The MMN is best-observed in a deviant-standard difference wave. When the deviant is created by making only a small change to the standard (e.g., a 1,000 Hz standard and a 1,050 Hz deviant), the onset of both stimuli should elicit a very similar N1. The subtraction process will remove processes that are common to both the standard and the deviant (e.g., the N1), leaving only processing that is unique to the deviant, the MMN. The standard and deviant do not always elicit identical N1s. A deviant that represents an increase in auditory intensity or is highly novel (a stimulus in which a number of features change) will elicit a larger N1 than the standard. This larger N1 will therefore not be completely removed in the subtraction process. Because the novel deviant stimulus also signals change from the standard, it will also elicit an MMN. Unfortunately, the N1 and the MMN may overlap both temporally and spatially (they occur at similar time and are both maximum in amplitude over fronto-central areas of the scalp), resulting in the summation of the two negativities. What is observed in the deviant-standard difference wave is thus a large negativity representing a composite N1 + MMN, rather than a “pure” MMN. This composite negativity has been labeled as a deviant-related negativity or DRN (Alho et al., 1992; Muller-Gass and Schröger, 2007; Macdonald and Campbell, 2013; Tavakoli and Campbell, 2016). This convention will be used in the present study especially when a deviant is created by possible intensity change.
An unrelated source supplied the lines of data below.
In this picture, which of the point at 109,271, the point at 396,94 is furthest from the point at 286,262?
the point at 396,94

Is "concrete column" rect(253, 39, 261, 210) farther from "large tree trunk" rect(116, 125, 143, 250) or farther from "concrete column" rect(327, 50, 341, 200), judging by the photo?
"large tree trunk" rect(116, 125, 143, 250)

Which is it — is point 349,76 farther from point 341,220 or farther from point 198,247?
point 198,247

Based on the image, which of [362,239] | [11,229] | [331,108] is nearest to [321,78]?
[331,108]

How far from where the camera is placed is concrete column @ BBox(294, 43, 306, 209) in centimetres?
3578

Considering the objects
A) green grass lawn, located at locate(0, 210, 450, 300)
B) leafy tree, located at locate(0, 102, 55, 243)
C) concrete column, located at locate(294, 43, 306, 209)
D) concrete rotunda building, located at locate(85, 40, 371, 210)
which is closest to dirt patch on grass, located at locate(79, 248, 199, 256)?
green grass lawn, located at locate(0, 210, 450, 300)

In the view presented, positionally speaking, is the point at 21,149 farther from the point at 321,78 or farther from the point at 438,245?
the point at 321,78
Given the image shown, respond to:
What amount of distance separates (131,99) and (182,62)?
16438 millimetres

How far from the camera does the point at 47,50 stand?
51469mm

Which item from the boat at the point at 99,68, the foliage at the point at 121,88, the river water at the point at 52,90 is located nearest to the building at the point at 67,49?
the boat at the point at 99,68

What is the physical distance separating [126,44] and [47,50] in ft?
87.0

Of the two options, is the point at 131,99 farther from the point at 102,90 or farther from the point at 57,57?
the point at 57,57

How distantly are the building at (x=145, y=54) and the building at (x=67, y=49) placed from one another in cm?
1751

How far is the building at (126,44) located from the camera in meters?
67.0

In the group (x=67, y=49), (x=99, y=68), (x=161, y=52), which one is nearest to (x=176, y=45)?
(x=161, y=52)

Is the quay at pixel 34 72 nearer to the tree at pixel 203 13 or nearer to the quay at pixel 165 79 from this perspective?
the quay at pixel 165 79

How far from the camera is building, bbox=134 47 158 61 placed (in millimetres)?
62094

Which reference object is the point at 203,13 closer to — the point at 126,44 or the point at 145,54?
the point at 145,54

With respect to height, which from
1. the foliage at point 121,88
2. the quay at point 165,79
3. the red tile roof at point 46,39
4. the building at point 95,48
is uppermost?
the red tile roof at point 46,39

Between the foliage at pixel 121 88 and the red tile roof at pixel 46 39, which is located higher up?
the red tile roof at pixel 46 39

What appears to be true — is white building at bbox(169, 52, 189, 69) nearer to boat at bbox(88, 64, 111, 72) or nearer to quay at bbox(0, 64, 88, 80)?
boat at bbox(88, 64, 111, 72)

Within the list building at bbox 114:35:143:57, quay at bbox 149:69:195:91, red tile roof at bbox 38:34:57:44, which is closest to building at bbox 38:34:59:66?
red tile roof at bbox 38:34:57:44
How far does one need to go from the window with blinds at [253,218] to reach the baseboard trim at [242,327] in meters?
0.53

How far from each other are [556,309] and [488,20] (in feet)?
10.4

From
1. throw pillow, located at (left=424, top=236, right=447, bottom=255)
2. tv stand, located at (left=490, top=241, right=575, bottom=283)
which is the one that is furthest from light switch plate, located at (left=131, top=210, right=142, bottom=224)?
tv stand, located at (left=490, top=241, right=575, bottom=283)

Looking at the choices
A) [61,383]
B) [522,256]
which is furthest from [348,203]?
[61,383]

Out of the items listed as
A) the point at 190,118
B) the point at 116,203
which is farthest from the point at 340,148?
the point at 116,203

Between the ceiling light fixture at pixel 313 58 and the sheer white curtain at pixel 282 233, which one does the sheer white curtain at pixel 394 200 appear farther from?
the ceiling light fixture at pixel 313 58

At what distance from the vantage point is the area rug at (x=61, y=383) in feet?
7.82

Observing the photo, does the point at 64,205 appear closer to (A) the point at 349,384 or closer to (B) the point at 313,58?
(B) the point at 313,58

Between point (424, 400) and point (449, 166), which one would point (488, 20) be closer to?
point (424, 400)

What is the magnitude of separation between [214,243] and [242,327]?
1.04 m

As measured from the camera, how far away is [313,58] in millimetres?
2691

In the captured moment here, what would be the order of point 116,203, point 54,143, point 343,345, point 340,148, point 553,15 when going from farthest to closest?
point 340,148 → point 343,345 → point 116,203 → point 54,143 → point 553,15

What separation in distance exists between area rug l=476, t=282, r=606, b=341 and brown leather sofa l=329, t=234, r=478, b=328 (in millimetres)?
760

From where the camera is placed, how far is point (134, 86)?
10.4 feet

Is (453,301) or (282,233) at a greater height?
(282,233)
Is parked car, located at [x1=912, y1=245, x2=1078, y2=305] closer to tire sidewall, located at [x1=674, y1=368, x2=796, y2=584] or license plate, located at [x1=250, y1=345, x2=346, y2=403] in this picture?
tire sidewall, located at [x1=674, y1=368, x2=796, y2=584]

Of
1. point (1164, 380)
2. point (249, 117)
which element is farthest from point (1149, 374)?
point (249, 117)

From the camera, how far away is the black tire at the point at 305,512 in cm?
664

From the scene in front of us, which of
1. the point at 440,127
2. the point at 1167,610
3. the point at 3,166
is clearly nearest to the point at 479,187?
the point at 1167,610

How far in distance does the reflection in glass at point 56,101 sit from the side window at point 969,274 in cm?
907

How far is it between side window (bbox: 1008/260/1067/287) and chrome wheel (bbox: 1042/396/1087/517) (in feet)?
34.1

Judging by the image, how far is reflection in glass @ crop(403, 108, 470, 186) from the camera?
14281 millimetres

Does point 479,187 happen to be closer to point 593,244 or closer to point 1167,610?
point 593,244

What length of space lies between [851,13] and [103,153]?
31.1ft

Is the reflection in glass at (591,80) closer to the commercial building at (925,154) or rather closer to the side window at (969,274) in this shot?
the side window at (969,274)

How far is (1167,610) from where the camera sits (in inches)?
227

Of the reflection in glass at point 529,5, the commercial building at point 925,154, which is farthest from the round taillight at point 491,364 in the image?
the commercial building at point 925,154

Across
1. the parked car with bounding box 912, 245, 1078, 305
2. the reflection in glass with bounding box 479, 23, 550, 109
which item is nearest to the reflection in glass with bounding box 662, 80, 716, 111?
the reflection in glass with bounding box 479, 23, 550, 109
The rarely occurring deviant stimulus might also elicit a later centro-frontal maximum positivity, the P3a, peaking from 200 to 300 ms. While almost any perceptible change will elicit a DRN/MMN, only highly novel deviants will elicit the P3a when the auditory stimuli are to-be-ignored and are irrelevant to the task-at-hand (Polich, 2007). These deviants include environmental sounds and white noise whose frequency spectrum and stimulus energy (e.g., intensity) vary widely from the standard stimulus. It is the P3a that is thought to reflect processes associated with the involuntary switching of attention from the task-at-hand and toward the processing of the unattended acoustic change (Escera et al., 1998; Parmentier, 2014; Wetzel et al., 2013). The switching of attention to the auditory channel and the need for additional processing of the highly novel, salient auditory stimulus may then lead to eventual consciousness of it. Whether the P3a reflects the actual switching of attention (Escera et al., 1998) or processes that may lead to the switching of attention (Wetzel et al., 2013; Parmentier, 2014) remains disputed.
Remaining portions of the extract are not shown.